The camp here wasn’t nearly as deadly as the camp in Auschwitz, but many Jews and enemies of Hitler lost their lives and were imprisoned in Dachau.

I went on a cold November day. The sky was an overcast gray, the air was bitter cold, and the wind kept you frigid. It was the perfect day for me to be there.

The weather was uncomfortable. It helped put more things in perspective.

As I walked through the heavy iron gates that had the words “Arbeit Macht Frei,” (Work makes you free) formed from iron rods, embedded in it, I was uncomfortable.


The scene was eerie. With every step I took, I was putting myself into the shoes of a prisoner. Trying to imagine what it would’ve been like.

Trying to imagine surviving and fighting to stay alive and well. Dealing with the weather without the proper clothing would’ve been one of the least of the worries of a prisoner, and that was a big worry of mine that day.

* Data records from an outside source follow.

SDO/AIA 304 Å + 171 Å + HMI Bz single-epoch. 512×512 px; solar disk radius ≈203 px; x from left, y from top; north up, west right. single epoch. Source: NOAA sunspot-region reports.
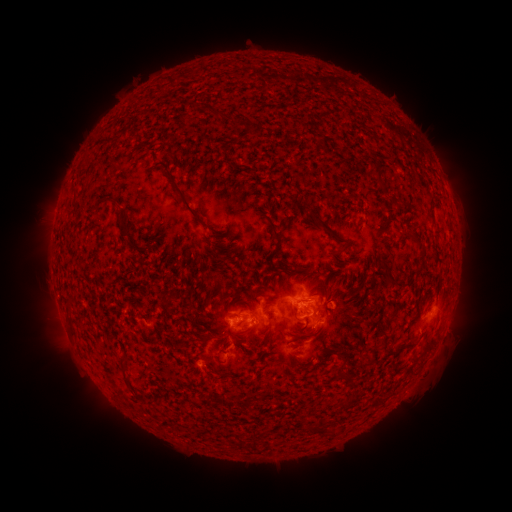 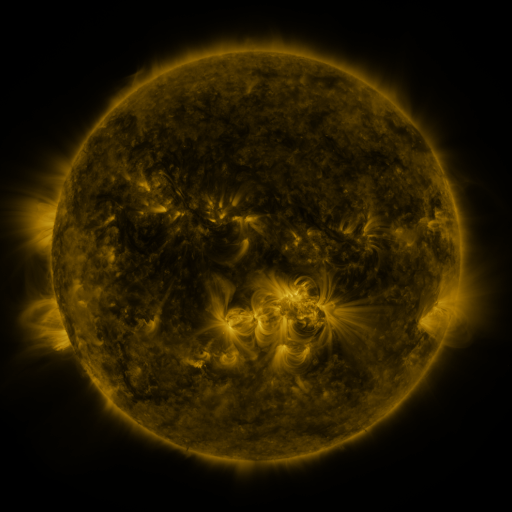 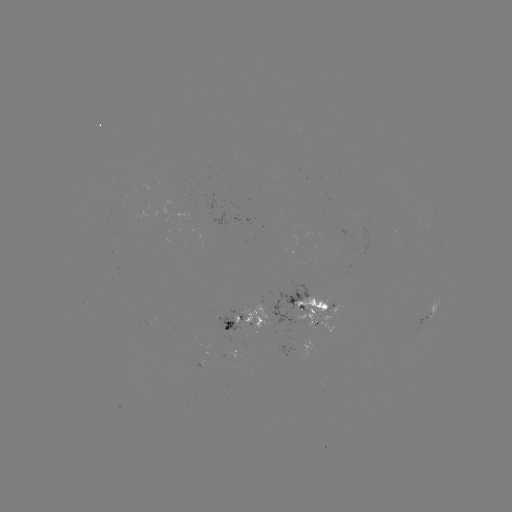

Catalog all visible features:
spotted active region: (311, 300)
spotted active region: (429, 314)
spotted active region: (245, 318)
spotted active region: (227, 353)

My friends and I took a self tour through the main building that was used for work (slave labor) and other clerical deeds. There were kiosks that told different stories of the groups of people who were in the camps. Prisoners of war, Hitler’s political rivals, Jews, blacks, and Germans who did not support the Nazis.


We walked from the long building across a courtyard to the barracks. The prisoners would’ve had to sleep on bunk beds that were crammed so tightly together that I don’t think I could fit in them.



The toilets were in an open room and just went through a hole in the floor. I was having a hard time really imagining the squalor that the prisoners must’ve lived with.


As we walked out of the single barrack building that was left, we walked down a long lonely path. One that used to be situated between many barrack buildings that were no longer there.


Then we got to the most grim part of the tour that I was dreading the most.

We came upon a building that was unassuming from the outside. A red brick building nestled against a backdrop of pine trees. A building that, had I not known better, would’ve looked inviting on a cold winter day.


Upon entering the building, there was a door to the right. I walked into the room and just felt at a loss. There was a picture that showed this exact room when the Allies liberated the camp. The picture showed bodies stacked almost to the ceiling. It was sickening.



This room was a failed attempt at a gas chamber, but later became a storage room for the underperforming crematories.

As I exited and walked into another room, I was greeted by giant furnaces. Furnaces that seemed to still have ashes in them. Furnaces that I have no problem with conjuring the image of. Furnaces that will forever be with me. Furnaces that had the sole purpose of disposing of the prisoners who perished in the camp.






Dachau wasn’t as brutal or cruel as Auschwitz and that is scary. Dachau would’ve been a nightmare beyond imagination for anyone with the unfortunate sentence to lie imprisoned there. It’s a nightmare for those who didn’t experience the atrocities when they happened, but who visit there 70 years later.

I wanted that visit to remind me that when there is evil happening, those who stand idly by and do nothing are part of that evil.

I hope I never have to fight against something like this in my lifetime.

If you are traveling or living in Germany, Poland, or Austria, please, go to one of the camps and see it first-hand so that you will have a better idea of what happened and will hopefully want to be more vigilant towards making sure that nothing like this ever happens again.